Records
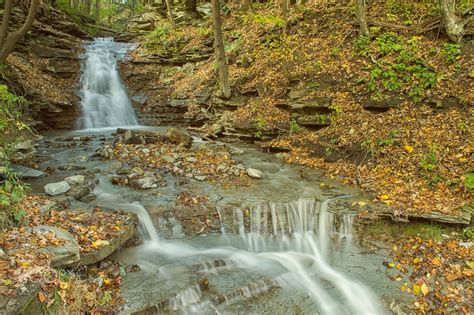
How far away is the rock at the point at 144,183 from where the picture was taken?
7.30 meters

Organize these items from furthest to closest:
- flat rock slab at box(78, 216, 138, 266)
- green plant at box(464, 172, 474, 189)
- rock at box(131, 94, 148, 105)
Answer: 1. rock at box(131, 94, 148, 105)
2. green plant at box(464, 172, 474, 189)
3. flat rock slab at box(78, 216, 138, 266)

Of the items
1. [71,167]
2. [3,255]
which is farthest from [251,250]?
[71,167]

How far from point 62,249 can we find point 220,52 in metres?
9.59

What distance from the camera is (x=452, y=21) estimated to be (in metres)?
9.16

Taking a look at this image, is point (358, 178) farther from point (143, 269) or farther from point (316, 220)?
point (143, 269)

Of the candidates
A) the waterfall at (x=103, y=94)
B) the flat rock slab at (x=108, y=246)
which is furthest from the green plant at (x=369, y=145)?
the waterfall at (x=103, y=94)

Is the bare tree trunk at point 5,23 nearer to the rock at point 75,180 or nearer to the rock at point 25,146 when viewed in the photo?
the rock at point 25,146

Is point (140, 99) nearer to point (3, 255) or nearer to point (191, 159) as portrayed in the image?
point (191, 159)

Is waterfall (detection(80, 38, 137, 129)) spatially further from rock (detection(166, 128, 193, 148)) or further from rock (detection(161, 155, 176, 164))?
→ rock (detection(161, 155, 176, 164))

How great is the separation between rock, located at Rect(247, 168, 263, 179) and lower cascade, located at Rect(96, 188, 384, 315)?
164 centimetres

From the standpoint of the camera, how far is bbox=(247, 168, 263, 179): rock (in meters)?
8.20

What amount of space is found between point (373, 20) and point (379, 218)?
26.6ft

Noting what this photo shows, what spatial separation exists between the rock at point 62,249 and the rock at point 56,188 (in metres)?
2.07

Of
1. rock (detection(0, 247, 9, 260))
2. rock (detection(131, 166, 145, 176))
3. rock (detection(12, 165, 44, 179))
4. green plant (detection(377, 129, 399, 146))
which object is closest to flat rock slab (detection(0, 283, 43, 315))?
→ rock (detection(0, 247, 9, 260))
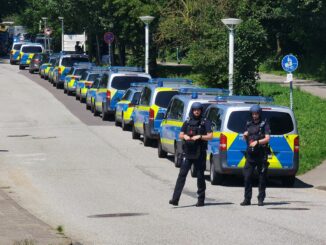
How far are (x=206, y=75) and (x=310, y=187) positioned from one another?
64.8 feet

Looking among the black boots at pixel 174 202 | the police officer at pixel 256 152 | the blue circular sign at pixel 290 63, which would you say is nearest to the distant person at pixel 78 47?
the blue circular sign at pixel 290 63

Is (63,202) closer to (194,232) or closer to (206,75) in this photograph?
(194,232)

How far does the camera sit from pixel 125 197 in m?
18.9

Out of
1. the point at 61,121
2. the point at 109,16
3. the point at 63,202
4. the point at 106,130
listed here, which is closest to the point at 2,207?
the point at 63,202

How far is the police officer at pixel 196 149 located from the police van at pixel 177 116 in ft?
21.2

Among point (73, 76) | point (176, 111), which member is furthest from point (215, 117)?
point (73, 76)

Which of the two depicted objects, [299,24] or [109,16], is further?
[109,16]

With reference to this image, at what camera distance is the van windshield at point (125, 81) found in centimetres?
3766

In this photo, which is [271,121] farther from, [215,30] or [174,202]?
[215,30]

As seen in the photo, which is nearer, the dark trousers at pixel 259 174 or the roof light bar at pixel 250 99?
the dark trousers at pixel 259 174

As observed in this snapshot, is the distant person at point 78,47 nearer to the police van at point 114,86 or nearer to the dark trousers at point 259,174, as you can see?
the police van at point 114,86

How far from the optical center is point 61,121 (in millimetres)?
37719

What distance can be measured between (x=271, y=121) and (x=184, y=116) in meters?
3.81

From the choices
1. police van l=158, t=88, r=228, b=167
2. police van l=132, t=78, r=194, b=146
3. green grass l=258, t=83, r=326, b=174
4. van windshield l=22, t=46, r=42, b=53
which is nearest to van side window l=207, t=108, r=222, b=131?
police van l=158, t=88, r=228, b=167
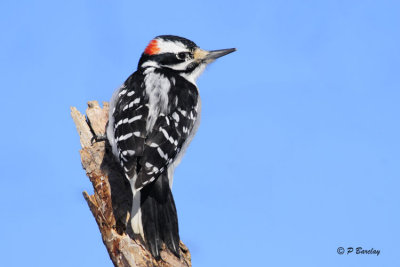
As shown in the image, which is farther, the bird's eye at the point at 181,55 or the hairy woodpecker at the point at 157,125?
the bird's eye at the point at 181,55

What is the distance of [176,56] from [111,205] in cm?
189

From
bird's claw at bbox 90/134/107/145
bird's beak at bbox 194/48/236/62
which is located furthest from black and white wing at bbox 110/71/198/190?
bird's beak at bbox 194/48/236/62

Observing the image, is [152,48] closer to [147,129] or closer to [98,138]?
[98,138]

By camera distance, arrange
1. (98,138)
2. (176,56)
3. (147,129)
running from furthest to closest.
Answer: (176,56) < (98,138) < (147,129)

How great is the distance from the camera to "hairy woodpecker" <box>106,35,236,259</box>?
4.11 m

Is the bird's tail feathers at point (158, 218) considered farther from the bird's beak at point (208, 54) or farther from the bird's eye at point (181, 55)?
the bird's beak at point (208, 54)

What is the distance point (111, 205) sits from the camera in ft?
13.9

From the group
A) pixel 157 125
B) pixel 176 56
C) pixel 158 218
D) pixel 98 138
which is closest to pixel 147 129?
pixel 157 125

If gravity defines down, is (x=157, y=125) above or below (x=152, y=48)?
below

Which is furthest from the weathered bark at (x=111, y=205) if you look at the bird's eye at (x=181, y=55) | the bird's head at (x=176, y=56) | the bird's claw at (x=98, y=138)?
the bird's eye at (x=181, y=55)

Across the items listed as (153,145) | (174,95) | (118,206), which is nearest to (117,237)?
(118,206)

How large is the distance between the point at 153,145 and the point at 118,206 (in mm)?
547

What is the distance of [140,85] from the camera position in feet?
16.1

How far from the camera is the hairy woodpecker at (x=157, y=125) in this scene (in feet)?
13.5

WHAT IS REQUIRED: Please return every line of the records above verbatim, but leave out the pictures.

WORKED SOLUTION:
How far away is the rock at the point at 144,183 from where the picture was taken?
7.30 meters

Organize these items from furthest to closest:
- flat rock slab at box(78, 216, 138, 266)
- green plant at box(464, 172, 474, 189)
- rock at box(131, 94, 148, 105)
Answer: 1. rock at box(131, 94, 148, 105)
2. green plant at box(464, 172, 474, 189)
3. flat rock slab at box(78, 216, 138, 266)

Of the items
1. [71,167]
2. [3,255]
which is farthest from [251,250]?
[71,167]

How far from point 62,249 can we find point 220,52 in metres?
9.59

What distance from the camera is (x=452, y=21) estimated to be (in metres)?
9.16

Taking a look at this image, is point (358, 178) farther from point (143, 269) or farther from point (316, 220)?
point (143, 269)

Of the candidates
A) the waterfall at (x=103, y=94)
B) the flat rock slab at (x=108, y=246)
which is furthest from the green plant at (x=369, y=145)?
the waterfall at (x=103, y=94)

Is the bare tree trunk at point 5,23 nearer to the rock at point 75,180 or nearer to the rock at point 25,146 when viewed in the photo?
the rock at point 25,146

Is point (140, 99) nearer to point (3, 255) or nearer to point (191, 159) as portrayed in the image?
point (191, 159)

Is waterfall (detection(80, 38, 137, 129)) spatially further from rock (detection(166, 128, 193, 148)) or further from rock (detection(161, 155, 176, 164))?
→ rock (detection(161, 155, 176, 164))

How great is the separation between rock, located at Rect(247, 168, 263, 179) and lower cascade, located at Rect(96, 188, 384, 315)?
164 centimetres

From the standpoint of the camera, how far is bbox=(247, 168, 263, 179): rock (in meters)?
8.20

What amount of space is found between point (373, 20) and point (379, 218)?
26.6ft

Noting what this photo shows, what spatial separation exists between the rock at point 62,249 and the rock at point 56,188 (in metres)?
2.07

Of
1. rock (detection(0, 247, 9, 260))
2. rock (detection(131, 166, 145, 176))
3. rock (detection(12, 165, 44, 179))
4. green plant (detection(377, 129, 399, 146))
which object is closest to flat rock slab (detection(0, 283, 43, 315))?
→ rock (detection(0, 247, 9, 260))
How far are (x=206, y=75) and (x=310, y=187) positioned from one another?
64.8 feet

Looking among the black boots at pixel 174 202 | the police officer at pixel 256 152 | the blue circular sign at pixel 290 63, which would you say is nearest to the distant person at pixel 78 47?
the blue circular sign at pixel 290 63

Is (63,202) closer to (194,232) or closer to (206,75) in this photograph?
(194,232)

How far does the camera sit from pixel 125 197 in m?
18.9

Out of
1. the point at 61,121
2. the point at 109,16
3. the point at 63,202
4. the point at 106,130
listed here, which is closest to the point at 2,207?
the point at 63,202

How far is the police officer at pixel 196 149 located from the police van at pixel 177 116 in ft?
21.2

Among point (73, 76) | point (176, 111), which member is furthest from point (215, 117)?
point (73, 76)

Which of the two depicted objects, [299,24] or [109,16], is further?
[109,16]

With reference to this image, at what camera distance is the van windshield at point (125, 81) found in centimetres?
3766

In this photo, which is [271,121] farther from, [215,30] or [174,202]?
[215,30]

As seen in the photo, which is nearer, the dark trousers at pixel 259 174 or the roof light bar at pixel 250 99?
the dark trousers at pixel 259 174

As observed in this snapshot, is the distant person at point 78,47 nearer to the police van at point 114,86 or nearer to the dark trousers at point 259,174, as you can see?
the police van at point 114,86

How far from the optical center is point 61,121 (in millimetres)?
37719

What distance can be measured between (x=271, y=121) and (x=184, y=116) in meters?
3.81

From the choices
1. police van l=158, t=88, r=228, b=167
2. police van l=132, t=78, r=194, b=146
3. green grass l=258, t=83, r=326, b=174
4. van windshield l=22, t=46, r=42, b=53
which is nearest to van side window l=207, t=108, r=222, b=131?
police van l=158, t=88, r=228, b=167
As shown in the image, which is farther, the bird's eye at the point at 181,55 or the hairy woodpecker at the point at 157,125?
the bird's eye at the point at 181,55

What is the distance of [176,56] from [111,205] in cm?
189

From
bird's claw at bbox 90/134/107/145
bird's beak at bbox 194/48/236/62
which is located furthest from black and white wing at bbox 110/71/198/190?
bird's beak at bbox 194/48/236/62

Observing the image, is [152,48] closer to [147,129] or closer to [98,138]?
[98,138]

By camera distance, arrange
1. (98,138)
2. (176,56)
3. (147,129)
running from furthest to closest.
Answer: (176,56) < (98,138) < (147,129)

How great is the distance from the camera to "hairy woodpecker" <box>106,35,236,259</box>?
4.11 m

Is the bird's tail feathers at point (158, 218) considered farther from the bird's beak at point (208, 54) or farther from the bird's eye at point (181, 55)?
the bird's beak at point (208, 54)

What is the distance point (111, 205) sits from the camera in ft?
13.9

From the group
A) pixel 157 125
B) pixel 176 56
C) pixel 158 218
D) pixel 98 138
which is closest to pixel 147 129?
pixel 157 125

If gravity defines down, is (x=157, y=125) above or below (x=152, y=48)?
below

Which is furthest from the weathered bark at (x=111, y=205) if you look at the bird's eye at (x=181, y=55) | the bird's head at (x=176, y=56) | the bird's claw at (x=98, y=138)?
the bird's eye at (x=181, y=55)

Across the items listed as (153,145) | (174,95) | (118,206), which is nearest to (117,237)?
(118,206)

How large is the distance between the point at 153,145 and the point at 118,206 (in mm)?
547

What is the distance of [140,85] from the camera position in feet?
16.1

How far from the camera is the hairy woodpecker at (x=157, y=125) in this scene (in feet)?
13.5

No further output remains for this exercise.